Study: COVID pandemic triggered spike in device shortages

Regulatory NewsRegulatory News | 08 December 2022 |  By 

COVID-19-related demand for medical devices, including personal protective equipment (PPE) and diagnostics, was the main driver of the 22 device shortages reported in the first half of 2020, according to a new analysis published in Health Affairs.

The analysis, led by Trinidad Beleche, PhD, of the US Department of Health and Human Services, and co-authored by officials at the Food and Drug Administration (FDA), examined the number and characteristics of medical device shortages in the US from January 2006 to July 2020. Overall, there were 61 device shortages reported during the study period. There was at least one medical device shortage each year during the study period, with an average of five shortages per year from 2010 to 2019, followed by a jump to 22 shortages in the first half of 2020.
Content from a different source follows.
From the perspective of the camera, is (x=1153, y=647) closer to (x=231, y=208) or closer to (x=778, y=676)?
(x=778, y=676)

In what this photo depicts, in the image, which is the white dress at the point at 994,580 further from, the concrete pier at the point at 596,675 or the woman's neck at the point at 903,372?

The researchers suggested that devices shortages detailed in the study may have been an underestimate. For instance, the study does not include shortages that were averted. Additionally, before passage of the Coronavirus Aid, Relief, and Economic Security (CARES) Act, which provided the FDA with early notification of discontinuations and manufacturing interruptions, the agency received limited information about likely shortages. (RELATED: FDA seeks comment on device shortage reporting guidance, Regulatory Focus 10 January 2022)

“Before the CARES Act, the FDA worked with device manufacturers to prevent shortages, but manufacturers shared shortage information on a voluntary, case-by-case basis, if at all,” the researchers wrote in Health Affairs.

While 2020 was marked by a significant increase in device shortages, the drivers behind those shortages were also different than in the pre-pandemic period. From January to July 2020, the majority of device shortages were triggered by increased demand, with a small portion caused by product discontinuation. In contrast, during the pre-pandemic period, device shortages were triggered mainly by regulatory actions, such as recalls or seizures that were related to product quality or manufacturing issues. Other common contributors were natural disasters and product discontinuance.

The types of devices involved in shortage also differed between the pandemic and pre-pandemic time periods. Other than ventilator-related product shortages, which occurred during both periods, there was no other overlap. Shortages during the COVID-19 pandemic in early 2020 were related to PPE, diagnostic testing supplies and equipment and vital sign monitoring. Before the pandemic, however, shortages were related to infusion pumps, devices used in dialysis treatment, needles/syringes and sterilization products.

The underlying structure of the medical device market likely had a role in shortages, the researchers suggested. They pointed to the non-competitive markets for medical devices, with one or fewer producers, as contributing to shortages “in the event of a shock.” The lack of substitute devices or familiarity with alternatives also prevent providers from choosing another device when one device is unavailable.

“More research is needed to increase understanding of the relationship between the proximate causes of shortages and these underlying features of medical device markets, as well as how lessons learned from other markets vulnerable to shortages might apply to this context,” the researchers wrote.